Ce médicament très efficace n'est toutefois pas sans danger pour les femmes enceintes. Ainsi, entre 2006 et 2014, il a été à l'origine d'au moins 450 malformations congénitales en France. Car l'on sait aujourd'hui que le risque qu'un bébé soit touché in utero si la mère est soumise à ce traitement est de l'ordre de 10%. On soupçonne également un risque, qui lui peut atteindre 40%, de retards intellectuels, de retard d'apprentissage de la marche mais aussi d'autisme.

Mieux informer et mieux prendre en charge

Si, en octobre 2015, le parquet de Paris a ouvert une enquête sur le dossier, le gouvernement n'a pas attendu ses conclusions pour réagir.

EN SAVOIR + >> La Dépakine responsable de 450 cas de malformations

Ainsi la ministre de la Santé, Marisol Touraine, vient d'annoncer une série de mesures pour mieux informer les mères sur les risques encourus et pour mieux prendre en charge les enfants victimes de la Dépakine®.
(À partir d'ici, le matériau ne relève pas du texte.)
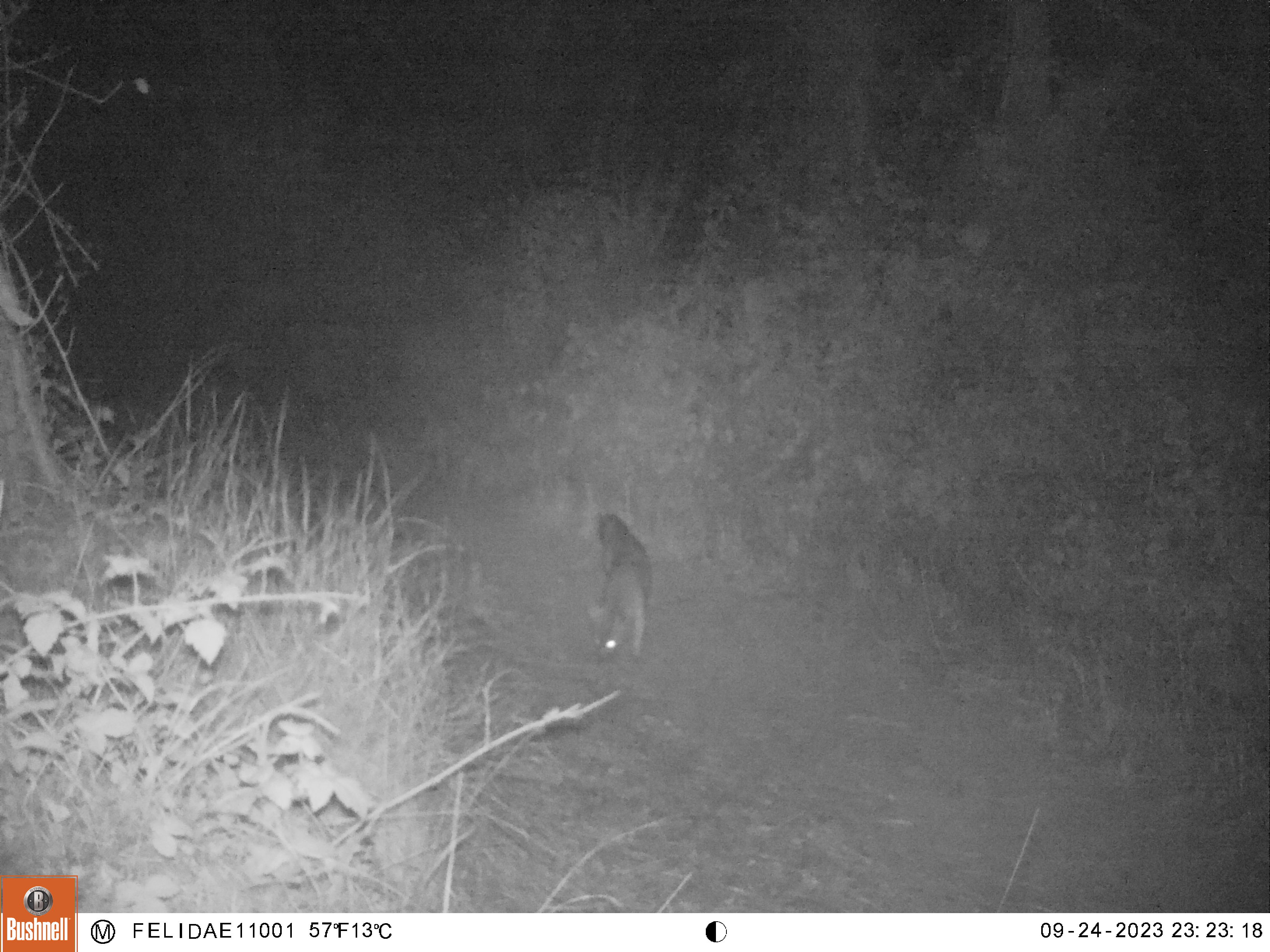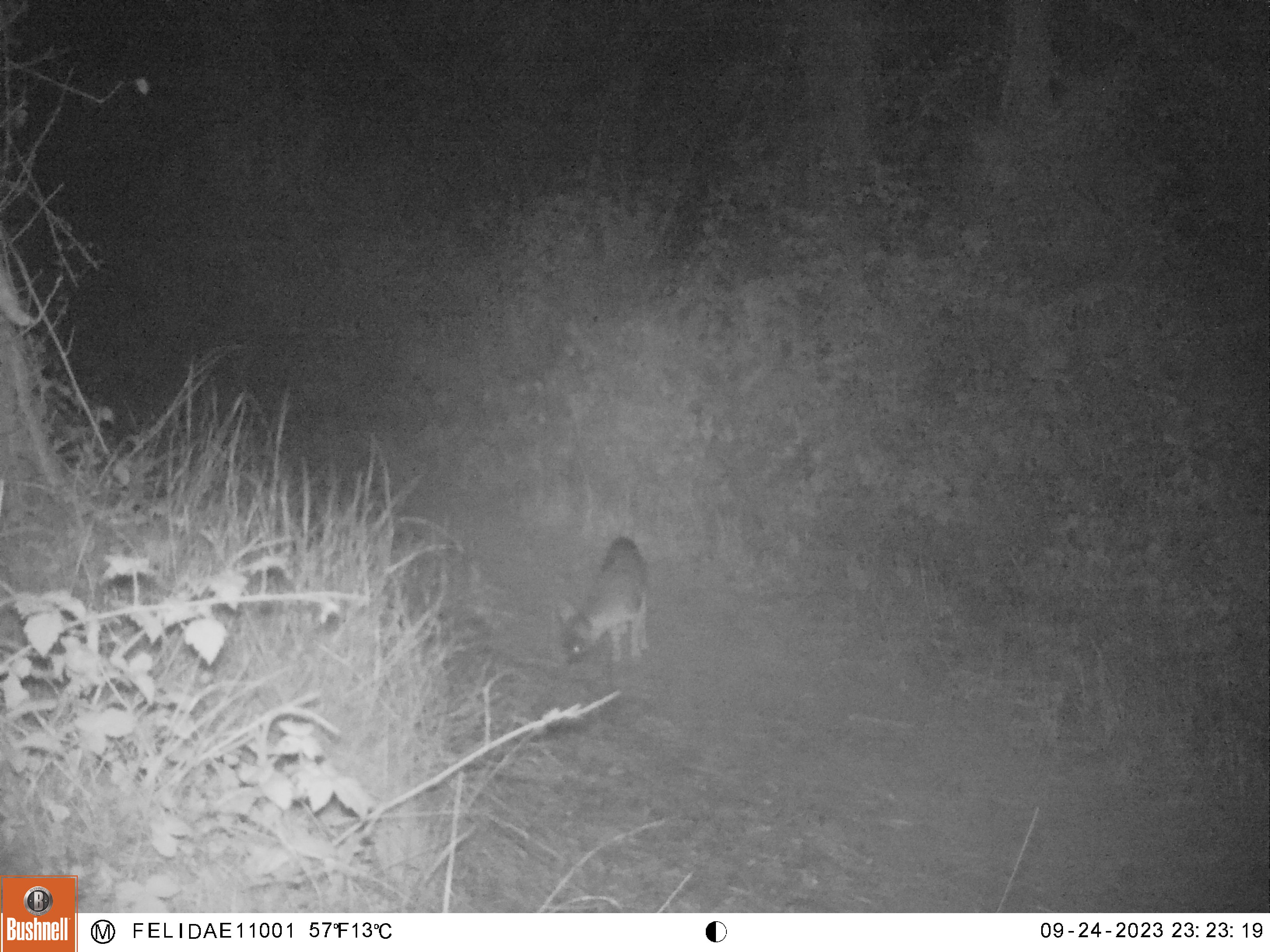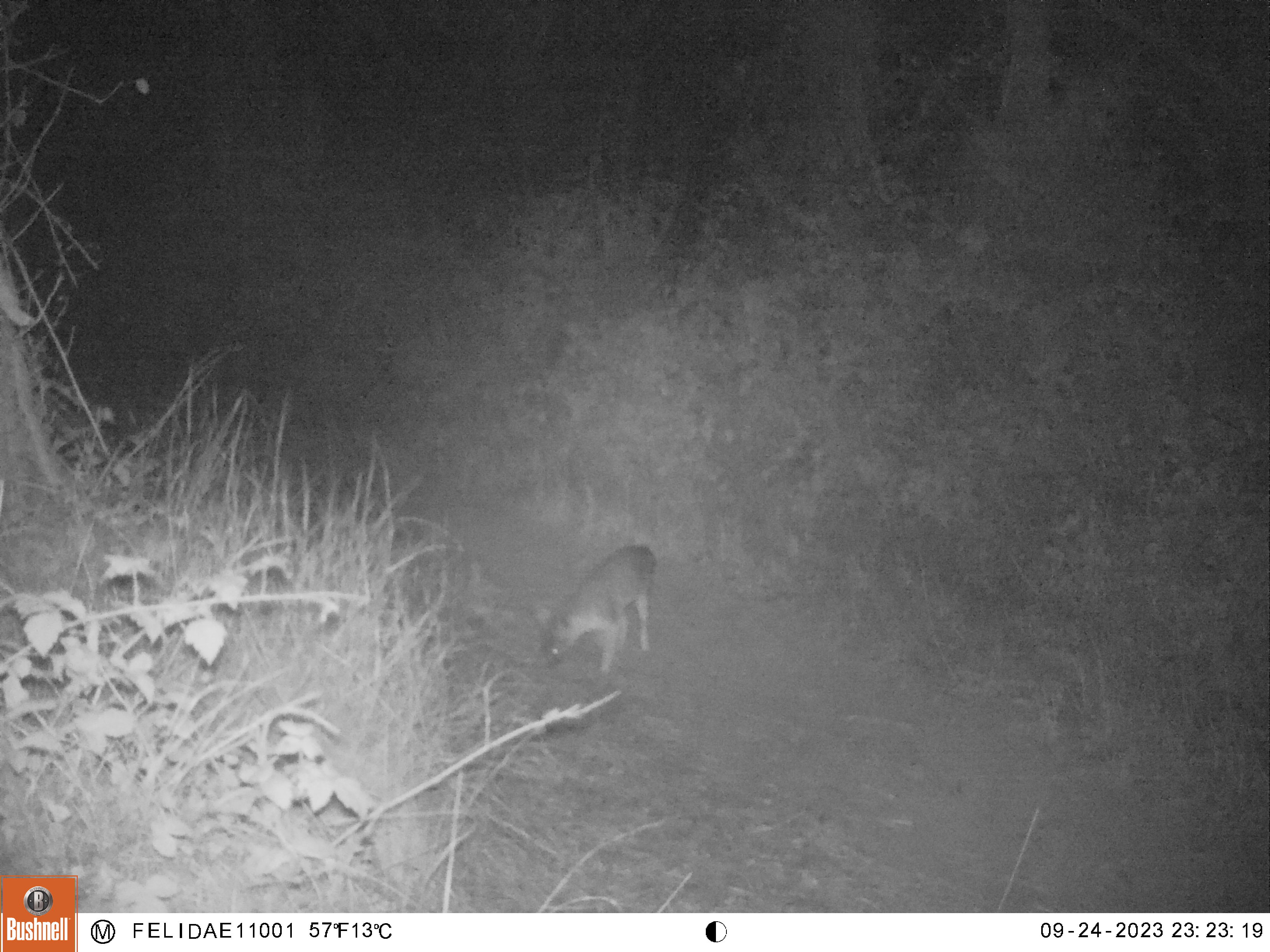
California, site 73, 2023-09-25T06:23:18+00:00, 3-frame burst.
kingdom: Animalia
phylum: Chordata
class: Mammalia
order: Carnivora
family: Canidae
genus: Urocyon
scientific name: Urocyon cinereoargenteus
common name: gray fox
Gray fox (Urocyon cinereoargenteus).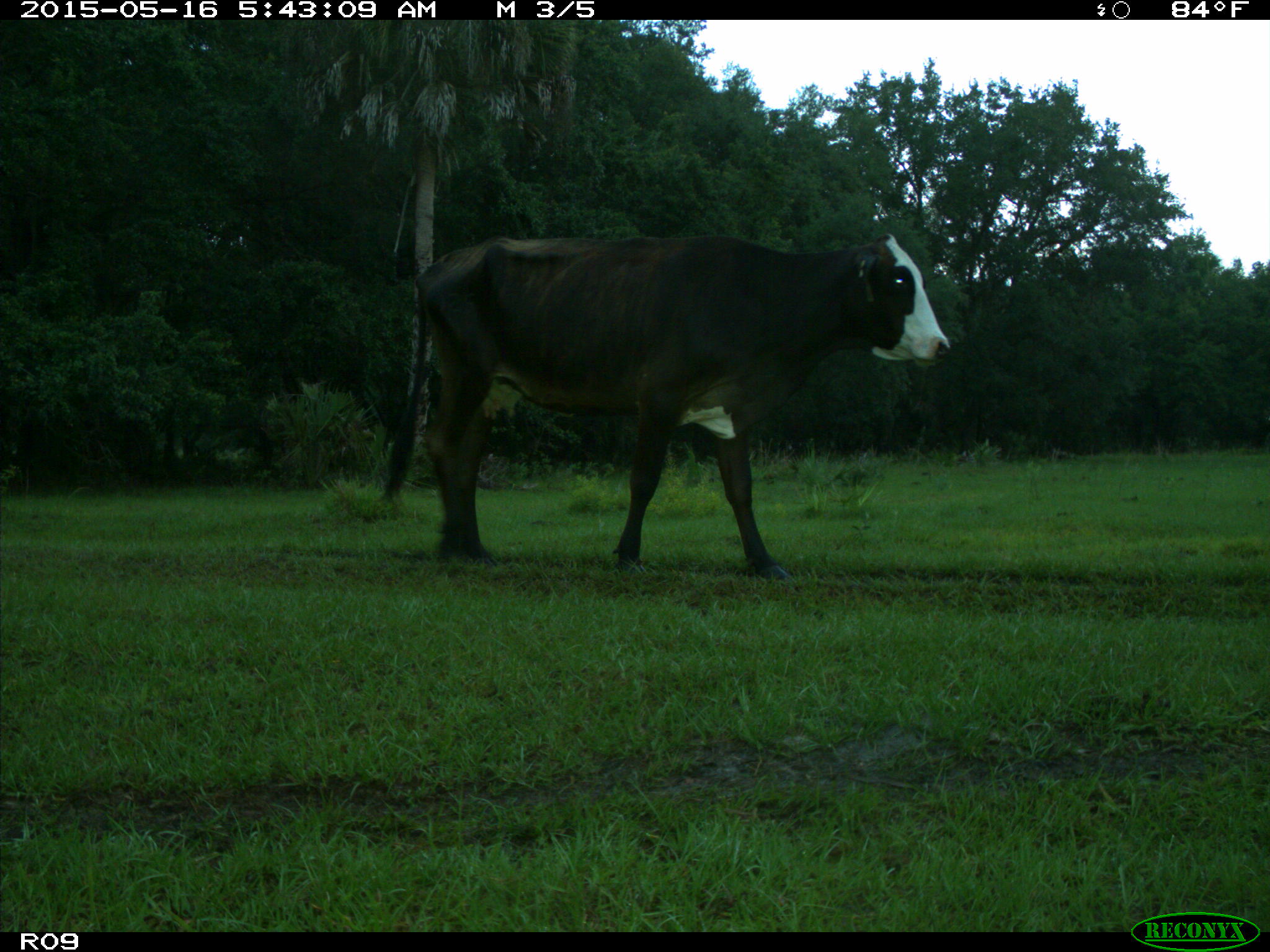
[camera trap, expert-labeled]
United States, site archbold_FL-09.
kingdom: Animalia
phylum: Chordata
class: Mammalia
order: Artiodactyla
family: Bovidae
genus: Bos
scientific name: Bos taurus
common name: domestic cow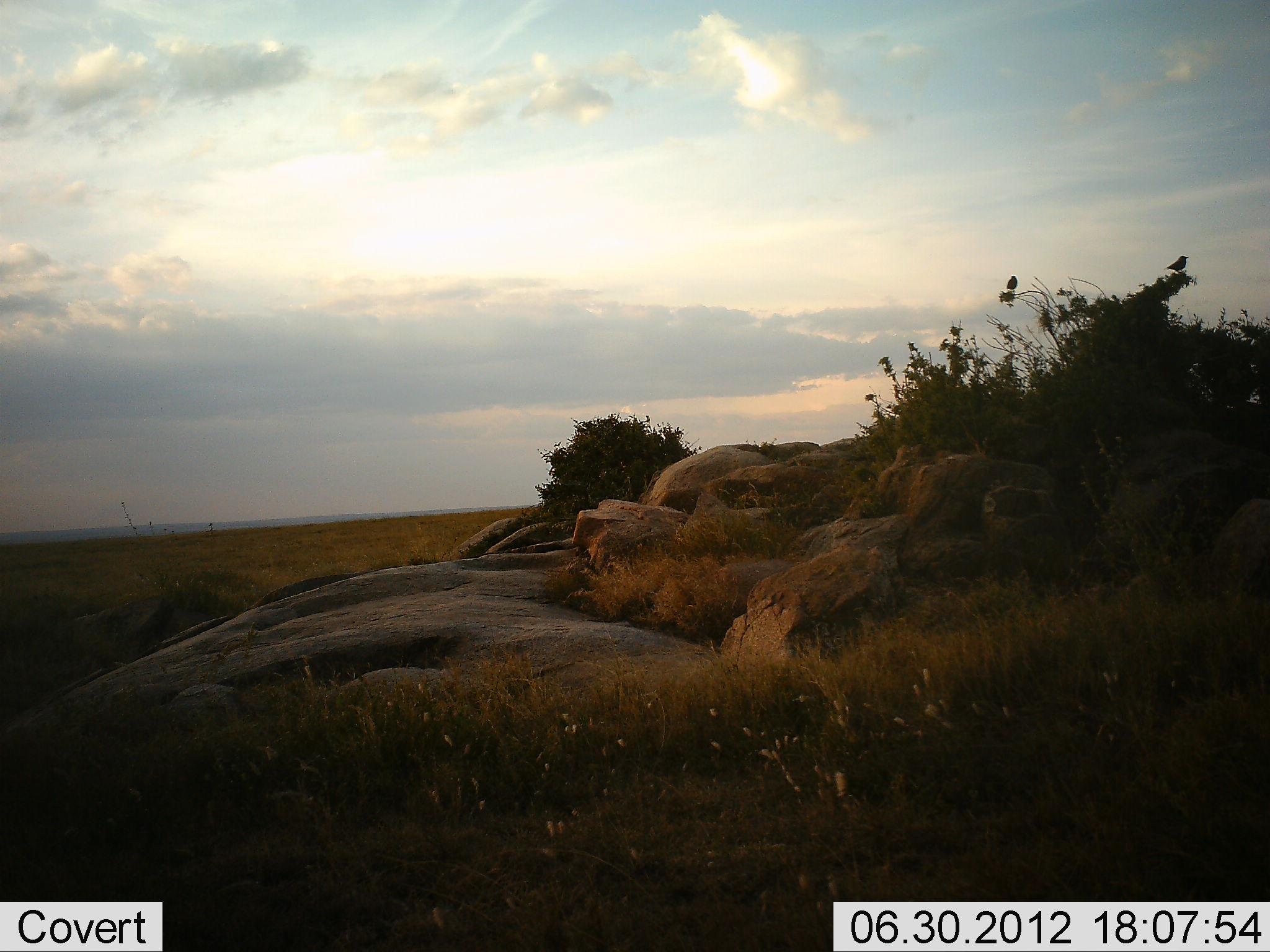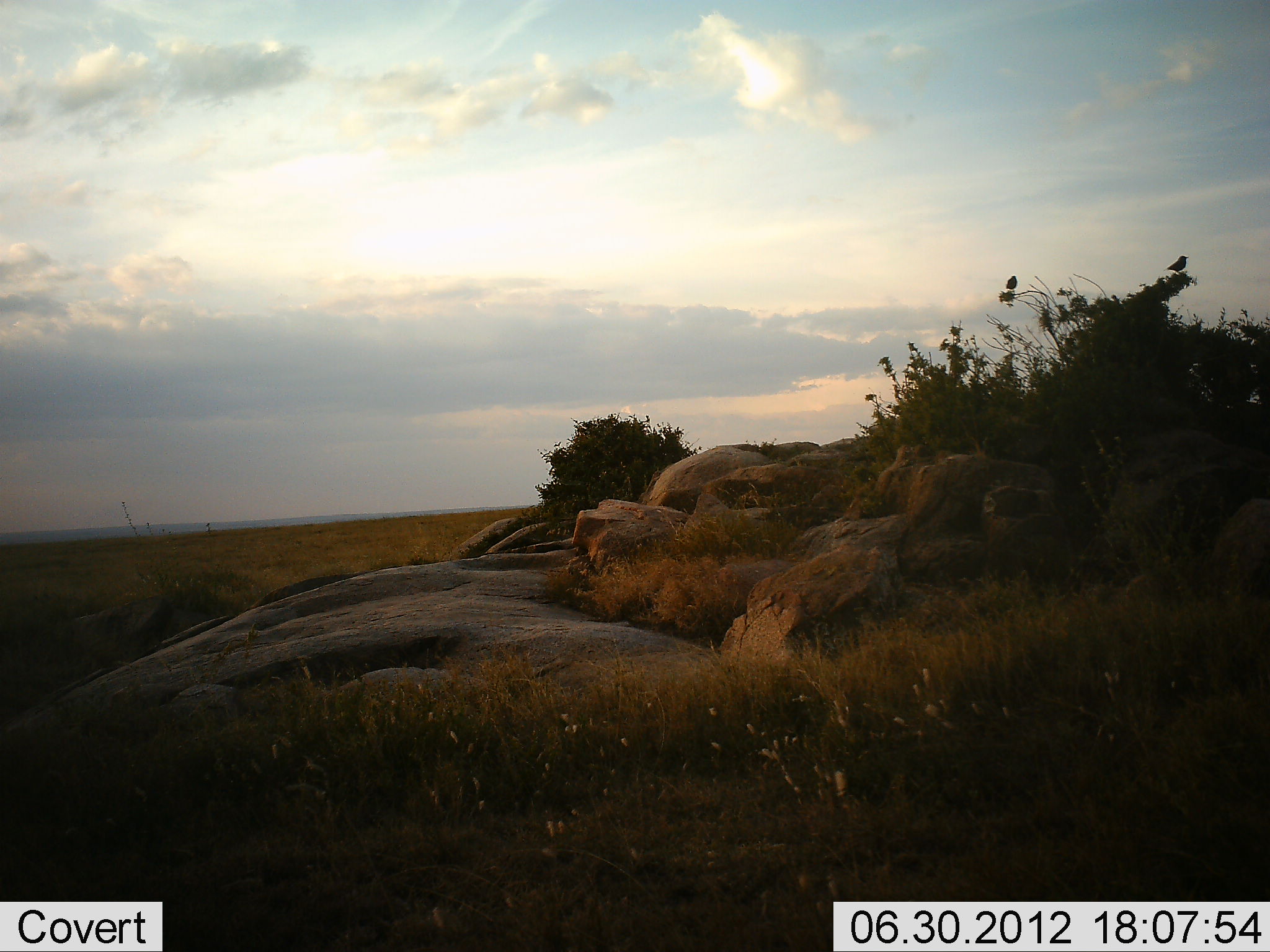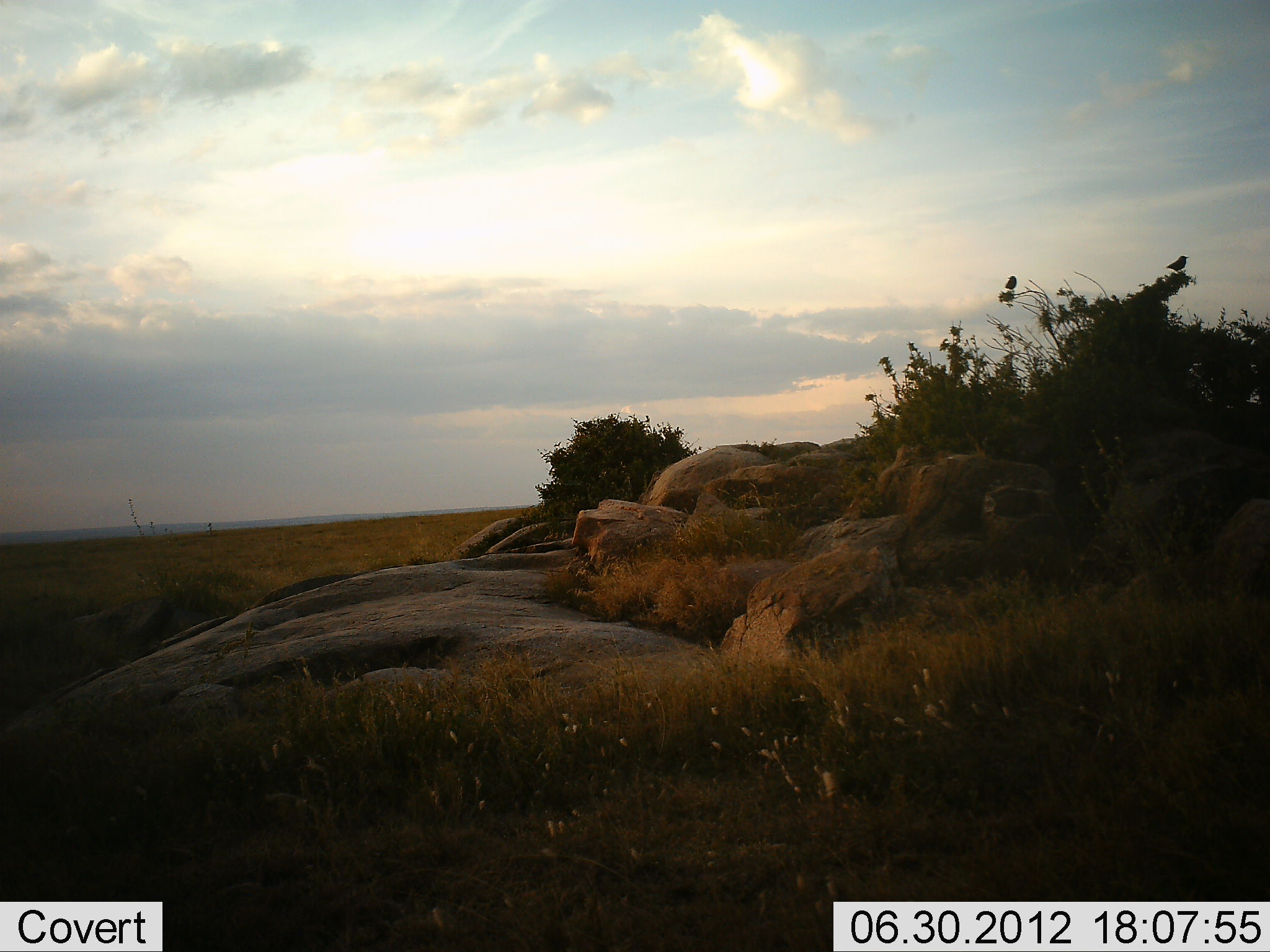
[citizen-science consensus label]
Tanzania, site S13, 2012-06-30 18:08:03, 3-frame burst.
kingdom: Animalia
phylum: Chordata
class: Aves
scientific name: Aves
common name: bird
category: otherbird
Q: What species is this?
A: Otherbird (bird) (Aves).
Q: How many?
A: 2.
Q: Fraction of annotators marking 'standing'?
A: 40%.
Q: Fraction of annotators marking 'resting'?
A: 70%.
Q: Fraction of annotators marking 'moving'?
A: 0%.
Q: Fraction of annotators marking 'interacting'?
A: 0%.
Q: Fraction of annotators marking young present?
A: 0%.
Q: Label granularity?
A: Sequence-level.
Dans un premier temps il s'agit de donner aux femmes désireuses de concevoir toutes les informations sur la prise de ce médicament en faisant figurer un pictogramme clair en plus des mises en gardes énumérées dans la notice.
 Mieux informer les professionnels de santé en les alertant des risques via les logiciels d'aide à la prescription.
⇒ Mise en place d'une filière spécifique pour la prise en charge des enfants atteints de malformations ainsi que pour ceux dont un diagnostic d'autisme a été établi.
⇒ Recenser tous les cas de pathologies associées à la prise de valporate de sodium pour les consigner dans un fichier national.
 Réfléchir à des voies d'indemnisations spécifiques en lançant une mission d'expertise juridique.